Tidak salah, gadis kecil itu memang mendapatkan pendidikan serupa di rumahnya. Diperdengarkan teriakan dan caci maki, diperlihatkan tangis dan pukulan, diperkenalkan kepada kebencian.

Awalnya, hari Jumat adalah hari yang ia suka. Hari untuk jajan lebih banyak dari biasanya. Hari untuk bertemu ayah.

Besar sekali keinginannya untuk dipeluk oleh sang Ayah, tapi tidak bisa. Ia tidak pernah mendapatkannya, bahkan keinginannya untuk sering mendapat usapan kepala juga tidak terlaksana. Ya, yang gadis kecil itu tau ayahnya memang bukanlah seorang pria yang manis budi, ramah atau romantis. Ayahnya itu salah satu pria yang cukup kasar, kaku dan jarang berkata manis. Ayah gadis itu beruntung karena menikahi wanita yang ia cintai, namun ternyata sakit juga hidup dengan orang yang sama sekali tidak mencintainya.

Ayah gadis itu pulang pergi Bogor – Sukabumi demi menghidupi istri dan anaknya. Berjuang dengan tenaga yang tersisa di dalam tubuhnya. Seringkali peluhnya bercucuran saat di tengah hari yang terik ia masih harus tetap bekerja. Namun karena jauhnya jarak dengan keluarga membuat mata ayah gadis itu khilaf, melirik wanita-wanita nakal Kota Hujan. Eh, ntah darimana wanita-wanita itu berasal, yang jelas pengkhianatan itu sudah cukup menanamkan bom waktu dalam dada istri dan gadis kecilnya.

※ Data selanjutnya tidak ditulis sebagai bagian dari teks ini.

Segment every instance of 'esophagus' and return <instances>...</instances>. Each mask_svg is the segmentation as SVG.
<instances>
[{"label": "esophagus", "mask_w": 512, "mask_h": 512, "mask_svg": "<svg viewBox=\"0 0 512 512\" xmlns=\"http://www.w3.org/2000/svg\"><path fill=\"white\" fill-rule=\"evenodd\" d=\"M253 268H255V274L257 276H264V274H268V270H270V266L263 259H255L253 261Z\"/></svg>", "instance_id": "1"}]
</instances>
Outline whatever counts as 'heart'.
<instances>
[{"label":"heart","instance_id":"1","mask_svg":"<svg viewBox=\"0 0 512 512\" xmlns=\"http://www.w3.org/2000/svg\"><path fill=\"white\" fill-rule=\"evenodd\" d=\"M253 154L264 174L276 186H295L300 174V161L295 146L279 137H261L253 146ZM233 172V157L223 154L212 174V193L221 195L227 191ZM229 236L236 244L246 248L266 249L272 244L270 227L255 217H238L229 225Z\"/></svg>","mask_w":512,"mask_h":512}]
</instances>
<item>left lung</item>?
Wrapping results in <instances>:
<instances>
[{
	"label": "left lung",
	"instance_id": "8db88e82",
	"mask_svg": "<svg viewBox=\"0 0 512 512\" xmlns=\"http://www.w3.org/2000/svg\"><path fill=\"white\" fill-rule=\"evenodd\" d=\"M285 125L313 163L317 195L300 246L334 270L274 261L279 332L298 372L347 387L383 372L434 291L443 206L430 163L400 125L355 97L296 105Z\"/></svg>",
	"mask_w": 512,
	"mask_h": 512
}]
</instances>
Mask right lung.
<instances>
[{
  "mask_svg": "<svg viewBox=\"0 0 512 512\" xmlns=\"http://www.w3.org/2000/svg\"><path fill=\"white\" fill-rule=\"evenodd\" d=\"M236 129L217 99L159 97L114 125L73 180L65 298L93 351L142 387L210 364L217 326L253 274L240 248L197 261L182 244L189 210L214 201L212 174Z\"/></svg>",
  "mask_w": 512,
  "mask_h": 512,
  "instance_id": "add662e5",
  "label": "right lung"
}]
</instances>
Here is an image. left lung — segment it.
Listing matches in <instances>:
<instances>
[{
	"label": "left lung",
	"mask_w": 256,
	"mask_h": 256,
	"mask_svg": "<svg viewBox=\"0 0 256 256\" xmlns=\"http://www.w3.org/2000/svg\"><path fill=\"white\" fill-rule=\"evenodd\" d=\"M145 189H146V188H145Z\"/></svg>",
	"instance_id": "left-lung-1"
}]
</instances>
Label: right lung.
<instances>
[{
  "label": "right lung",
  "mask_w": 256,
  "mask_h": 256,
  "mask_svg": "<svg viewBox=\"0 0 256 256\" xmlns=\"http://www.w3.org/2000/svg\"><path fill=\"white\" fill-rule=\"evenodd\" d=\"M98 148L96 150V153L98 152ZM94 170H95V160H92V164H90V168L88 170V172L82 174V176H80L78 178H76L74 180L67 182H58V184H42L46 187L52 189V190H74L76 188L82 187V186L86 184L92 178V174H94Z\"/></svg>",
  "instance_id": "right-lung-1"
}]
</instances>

Ayah gadis itu, pria yang tidak bisa mengatakan rasa sayangnya. Bahkan di suatu hari yang cerah, saat anaknya pulang membawa hadiah rangking 1 di sekolahnya, pria itu dengan santainya berkata bahwa itu hal yang biasa. Sontak gadis kecil itu marah dalam hati, mengutuk tindakannya diam-diam. Menanam sedikit benci kepada ayahnya sendiri.

Ayah gadis itu, pria yang mendidik keluarganya dengan dingin dan keras. Dengan tamparan dan teriakan. Dengan hening dan pergi.

Ternyata Tuhan mungkin sengaja menganugerahkan pria itu untuk keluarganya. Ternyata waktu memberi luang untuk semua mengerti arah tindakannya. Ayah gadis itu ternyata dermawan, bahkan lebih dermawan sehingga mendahulukan oranglain dibanding keluarganya. Ayah gadis itu juga ramah, kepada oranglain sehingga mereka selalu memanggilnya untuk membantu menyelesaikan masalah kelompok. Ayah gadis itu juga hangat dan lunak di dalam hatinya. Bagai seekor kerang dibalik cangkangnya, halus dan mengandung mutiara.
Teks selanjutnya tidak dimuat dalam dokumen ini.